Secondly, a number of respondents expressed concern that 1 hour is insufficient time to practically, intelligently and safely administer all the bundle steps. For example, is 1 hour enough time to put in an IV, bolus the 1.5-2 L of fluid needed by an average size adult, and assess fluid response before deciding to administer vasopressors? If too much IV fluid is given too fast and in the wrong patient, for example, one with heart or renal failure, do we put the patient at higher risk of complications such as heart failure or pulmonary congestion from fluid overloading? And should large volumes of IV fluids even be given to patients if no critical care facilities available to treat them if something goes wrong? A study by Andrews et al, for example, illustrates the risks of large IV fluid volume administration in sepsis patients in the wrong population and setting.
Antibiotic administration is also not without risk. A number of recent studies have shown that powerful IV antibiotics commonly used in sepsis care are causing significant acute kidney injury from which patients often only partially recover. With antibiotic resistance on the rise, great efforts are under way to employ antibiotic stewardship strategies and reduce antibiotic administration in hospitals. But this clashes somewhat with the goals of sepsis therapy where fast decisions must be made whether someone needs antibiotics, decisions that increase the risk of overprescribing or prescribing the wrong drug, potentially contributing to increased resistance. For this reason, we believe it is extremely important to make every effort to identify the infectious agent quickly and appropriately and quickly narrow the antibiotics to appropriate agents. We are big fans of new rapid diagnostic tests for infectious agents that can return identification results in as little as 45 minutes vs. the days that it takes with cultures, and we cover some of these in the Diagnosis chapter of our Sepsis app.
Without a doubt, prompt diagnosis and treatment of sepsis is key to survival and a good recovery. However, treatment should be judiciously applied and tailored to the specific needs of individual patients.

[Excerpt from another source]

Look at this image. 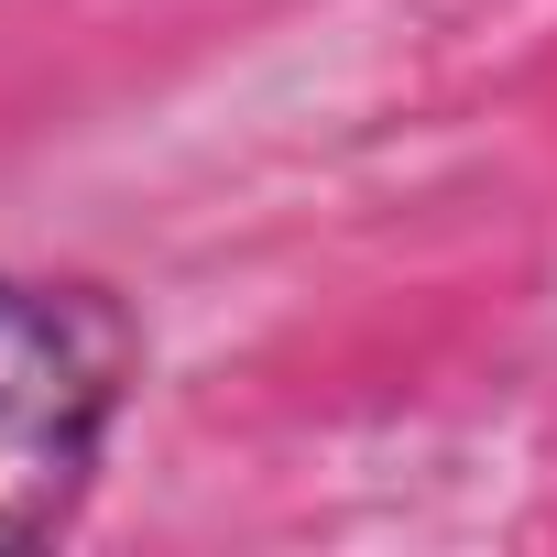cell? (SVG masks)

We must ensure that in our effort to treat fast we don’t make hasty decisions that cause harm.
Our survey of 625 ESCAVO Sepsis Clinical Guide app users, of whom 90% were physicians and nurses, showed that 80% of healthcare professionals supported the new 1-hour SSC Sepsis Bundle. Over 50% of respondents reported that the new bundle will be implemented at their institution. Over 65 countries were represented in the survey, with the highest number of respondents being from the US, Mexico, Columbia, the UK, Italy and Peru. Some geographical variability in support was observed, with South America, Asia and some countries in Europe, notably the UK and Spain, showing the highest level of support, and the US and Mexico showing somewhat lower levels of support. Nurses were found to support the new bundle at a higher rate than physicians, while support among different types of physician (eg, critical care vs. EM vs. others) was similar. Among supporters of the bundle, literature evidence and general improvement in survival with faster treatment were given as primary reasons for support, whereas among disapprovers, concern with 1 hour being too short a time to practically administer bundle steps or to undertake thoughtful clinical decision making were the main reasons given as reasons for disapproval.
We hope the results of this survey provide additional insight into support and adoption of the new bundle by the global clinical community, insight that will lead to the continued improvement of sepsis treatment recommendations.